For a very quick plot, you can return a montage of axial slices with the .plot() method. As an example, we will plot the mean of each voxel over time.

f_2 = plot_stat_map(data_1.mean().to_nifti())
plt.gcf()

There is an interactive .iplot() method based on nilearn view_img.

data_1.mean().iplot()


/home/runner/work/dartbrains/dartbrains/.venv/lib/python3.13/site-packages/numpy/_core/fromnumeric.py:840: UserWarning: Warning: 'partition' will ignore the 'mask' of the MaskedArray.
  a.partition(kth, axis=axis, kind=kind, order=order)

Brain_Data() instances can be converted to a nibabel instance and plotted using any nilearn plot method such as glass brain.
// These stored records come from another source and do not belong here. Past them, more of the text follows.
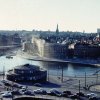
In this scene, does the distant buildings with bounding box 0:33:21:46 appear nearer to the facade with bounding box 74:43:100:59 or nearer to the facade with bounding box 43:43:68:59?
the facade with bounding box 43:43:68:59

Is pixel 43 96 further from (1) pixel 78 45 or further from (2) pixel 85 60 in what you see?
(1) pixel 78 45

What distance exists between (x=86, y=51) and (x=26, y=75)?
141ft

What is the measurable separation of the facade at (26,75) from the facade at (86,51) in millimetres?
40603

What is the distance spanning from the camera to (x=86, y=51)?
92062 mm

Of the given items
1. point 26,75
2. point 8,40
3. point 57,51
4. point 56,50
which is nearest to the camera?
point 26,75

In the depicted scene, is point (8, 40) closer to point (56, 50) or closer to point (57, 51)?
point (56, 50)

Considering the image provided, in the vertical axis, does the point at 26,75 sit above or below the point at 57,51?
above

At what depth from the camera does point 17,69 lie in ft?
169

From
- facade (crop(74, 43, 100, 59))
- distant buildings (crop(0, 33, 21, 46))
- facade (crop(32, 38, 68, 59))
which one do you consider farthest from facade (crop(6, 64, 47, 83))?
distant buildings (crop(0, 33, 21, 46))

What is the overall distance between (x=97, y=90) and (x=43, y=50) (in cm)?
5242

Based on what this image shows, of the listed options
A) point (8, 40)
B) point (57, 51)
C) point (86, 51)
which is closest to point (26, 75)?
point (57, 51)

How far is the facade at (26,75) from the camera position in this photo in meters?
50.5

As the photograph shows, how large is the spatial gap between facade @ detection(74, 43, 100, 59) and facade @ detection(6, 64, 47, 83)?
40.6m

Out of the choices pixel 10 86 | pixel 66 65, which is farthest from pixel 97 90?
pixel 66 65
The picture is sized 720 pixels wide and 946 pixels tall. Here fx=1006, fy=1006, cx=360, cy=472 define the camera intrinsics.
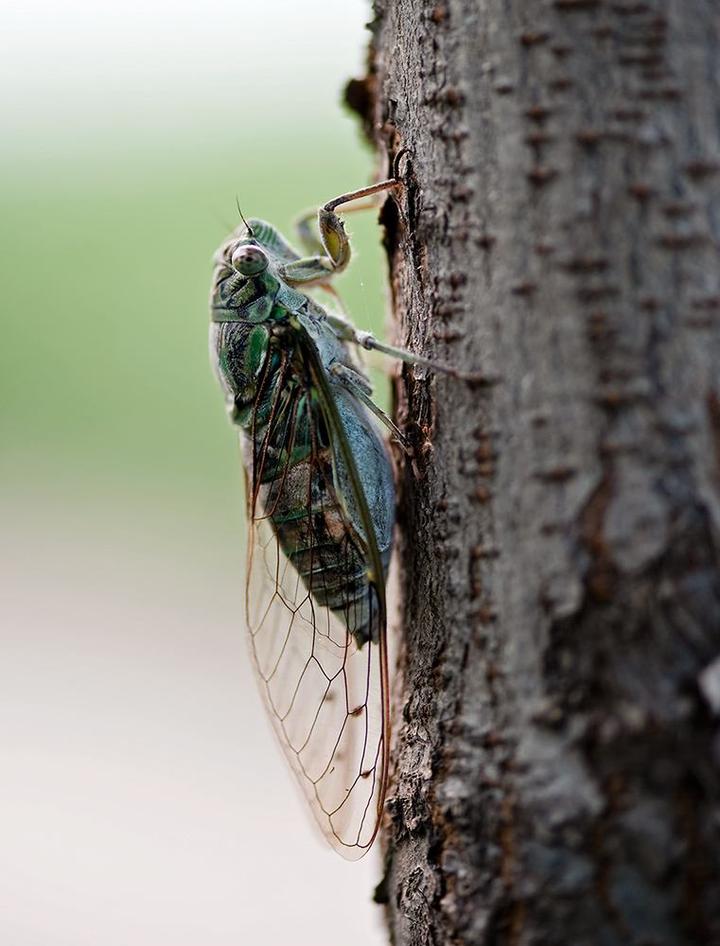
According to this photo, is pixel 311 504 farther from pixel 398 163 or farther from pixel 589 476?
pixel 589 476

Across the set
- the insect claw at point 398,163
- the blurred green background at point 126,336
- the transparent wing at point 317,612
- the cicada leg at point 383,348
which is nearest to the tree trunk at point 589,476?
the cicada leg at point 383,348

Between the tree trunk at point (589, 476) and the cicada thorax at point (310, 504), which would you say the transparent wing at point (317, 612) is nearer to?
the cicada thorax at point (310, 504)

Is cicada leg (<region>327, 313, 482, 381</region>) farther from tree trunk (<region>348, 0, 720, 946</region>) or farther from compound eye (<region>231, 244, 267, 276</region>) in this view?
compound eye (<region>231, 244, 267, 276</region>)

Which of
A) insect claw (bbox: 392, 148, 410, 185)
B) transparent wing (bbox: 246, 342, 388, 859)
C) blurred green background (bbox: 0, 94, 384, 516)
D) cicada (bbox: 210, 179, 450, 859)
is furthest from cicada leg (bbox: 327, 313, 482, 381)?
blurred green background (bbox: 0, 94, 384, 516)

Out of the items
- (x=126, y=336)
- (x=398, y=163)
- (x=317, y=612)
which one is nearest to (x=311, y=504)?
(x=317, y=612)

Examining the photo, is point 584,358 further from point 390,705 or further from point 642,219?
point 390,705

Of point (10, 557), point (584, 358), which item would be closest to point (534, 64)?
point (584, 358)
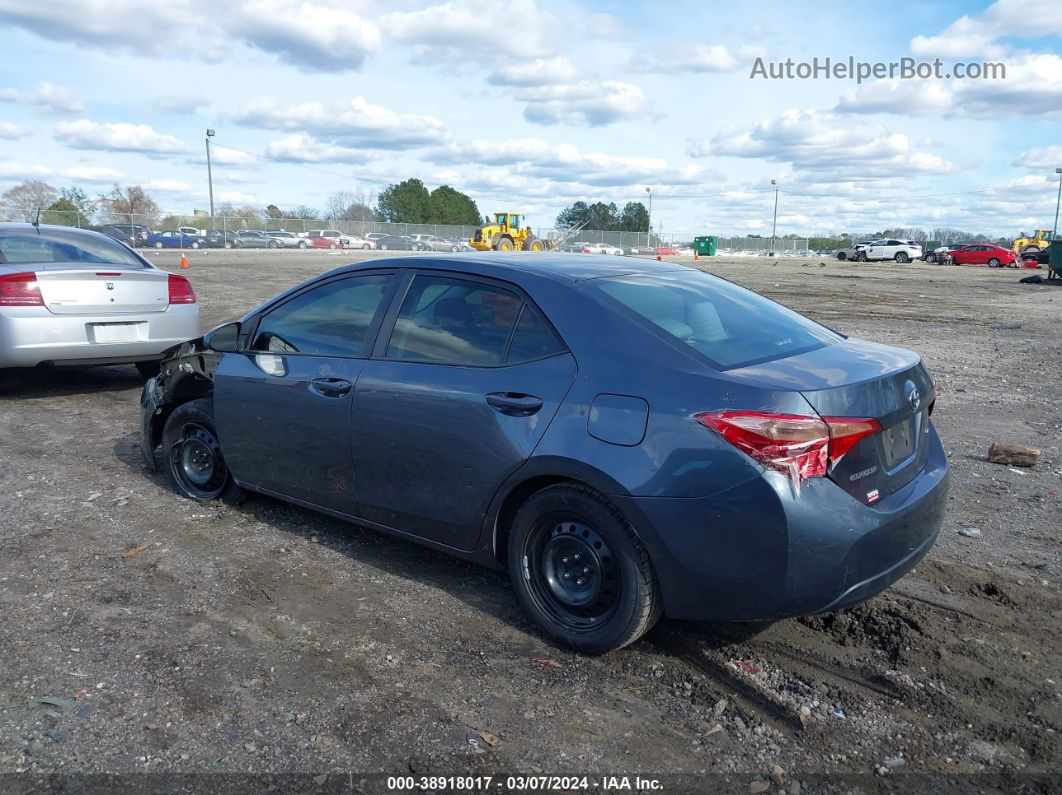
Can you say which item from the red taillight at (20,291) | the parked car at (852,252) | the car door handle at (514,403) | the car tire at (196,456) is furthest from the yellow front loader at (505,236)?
the car door handle at (514,403)

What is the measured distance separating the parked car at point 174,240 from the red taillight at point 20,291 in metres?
50.1

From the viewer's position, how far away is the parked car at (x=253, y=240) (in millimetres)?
59375

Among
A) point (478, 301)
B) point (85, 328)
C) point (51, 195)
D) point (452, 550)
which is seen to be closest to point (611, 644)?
point (452, 550)

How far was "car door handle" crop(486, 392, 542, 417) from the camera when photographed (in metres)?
3.55

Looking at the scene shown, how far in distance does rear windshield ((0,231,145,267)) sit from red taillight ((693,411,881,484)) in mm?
7276

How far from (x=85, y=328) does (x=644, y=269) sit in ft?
18.7

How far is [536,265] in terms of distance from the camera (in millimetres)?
4031

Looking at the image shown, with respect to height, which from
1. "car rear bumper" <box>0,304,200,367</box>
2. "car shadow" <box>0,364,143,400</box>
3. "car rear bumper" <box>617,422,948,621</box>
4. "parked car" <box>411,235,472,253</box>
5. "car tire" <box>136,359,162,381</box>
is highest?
"parked car" <box>411,235,472,253</box>

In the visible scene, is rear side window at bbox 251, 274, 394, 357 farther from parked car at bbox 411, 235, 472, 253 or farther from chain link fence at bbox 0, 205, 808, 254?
parked car at bbox 411, 235, 472, 253

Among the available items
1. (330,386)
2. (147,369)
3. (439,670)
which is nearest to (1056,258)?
(147,369)

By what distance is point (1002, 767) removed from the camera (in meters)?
2.83

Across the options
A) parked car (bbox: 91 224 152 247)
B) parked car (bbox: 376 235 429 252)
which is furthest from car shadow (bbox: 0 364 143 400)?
parked car (bbox: 376 235 429 252)

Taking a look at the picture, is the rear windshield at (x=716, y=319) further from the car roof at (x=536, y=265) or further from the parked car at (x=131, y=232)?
the parked car at (x=131, y=232)

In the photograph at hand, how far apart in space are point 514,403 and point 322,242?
64111 mm
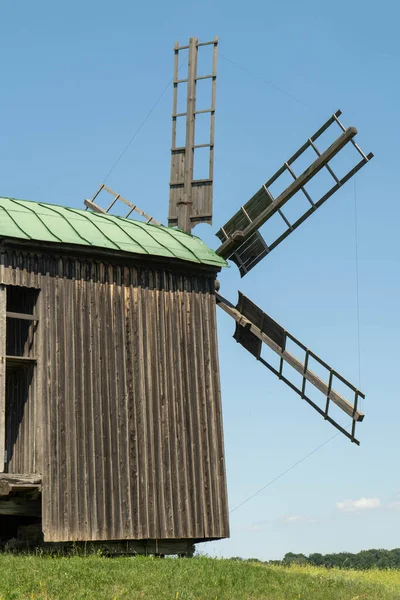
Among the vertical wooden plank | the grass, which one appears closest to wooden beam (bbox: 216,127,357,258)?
the vertical wooden plank

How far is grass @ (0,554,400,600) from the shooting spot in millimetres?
17234

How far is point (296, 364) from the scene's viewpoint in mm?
23250

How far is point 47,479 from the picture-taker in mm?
20062

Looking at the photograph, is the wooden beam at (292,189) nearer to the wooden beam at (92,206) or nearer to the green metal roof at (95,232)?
the green metal roof at (95,232)

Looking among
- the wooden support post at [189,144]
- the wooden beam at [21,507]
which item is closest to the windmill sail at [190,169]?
the wooden support post at [189,144]

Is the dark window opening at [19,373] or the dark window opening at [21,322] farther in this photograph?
the dark window opening at [21,322]

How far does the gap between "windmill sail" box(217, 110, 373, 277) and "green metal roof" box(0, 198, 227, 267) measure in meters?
1.01

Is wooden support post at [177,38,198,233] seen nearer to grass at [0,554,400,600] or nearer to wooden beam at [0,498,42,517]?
wooden beam at [0,498,42,517]

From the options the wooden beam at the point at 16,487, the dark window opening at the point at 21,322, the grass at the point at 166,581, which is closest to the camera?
the grass at the point at 166,581

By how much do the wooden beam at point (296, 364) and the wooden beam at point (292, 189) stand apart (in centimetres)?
135

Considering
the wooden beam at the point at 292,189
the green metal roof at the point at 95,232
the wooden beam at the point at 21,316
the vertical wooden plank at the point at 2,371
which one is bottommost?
the vertical wooden plank at the point at 2,371

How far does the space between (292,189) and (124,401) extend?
232 inches

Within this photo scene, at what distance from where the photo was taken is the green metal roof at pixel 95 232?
2100cm

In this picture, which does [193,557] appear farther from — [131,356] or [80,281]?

plot_glass_brain(data_1.mean().to_nifti())
plt.gcf()

Ok, that's the basics. Brain_Data can do much more!

Check out some of our tutorials for more detailed examples.

We'll be using this tool throughout the course.

Exercises

For homework, let's practice our skills in working with data.

Exercise 1

A few subjects have already been preprocessed with fMRI prep.

Use get_subjects() to figure out which subjects are available in the dataset.

Exercise 2

One question we are often interested in is where in the brain do we have an adequate signal to noise ratio (SNR). There are many different metrics, here we will use temporal SNR, which the voxel mean over time divided by it's standard deviation.

\[\text{tSNR} = \frac{\text{mean}(\text{voxel}_{i})}{\text{std}(\text{voxel}_i)}\]

In Exercise 2, calculate the SNR for S01 and plot this so we can figure which regions have high and low SNR.

Exercise 3

We are often interested in identifying outliers in our data. In this exercise, find any image that is outside 95% of all images based on global intensity (i.e., zscore greater than 2) from 'S01' and plot each one.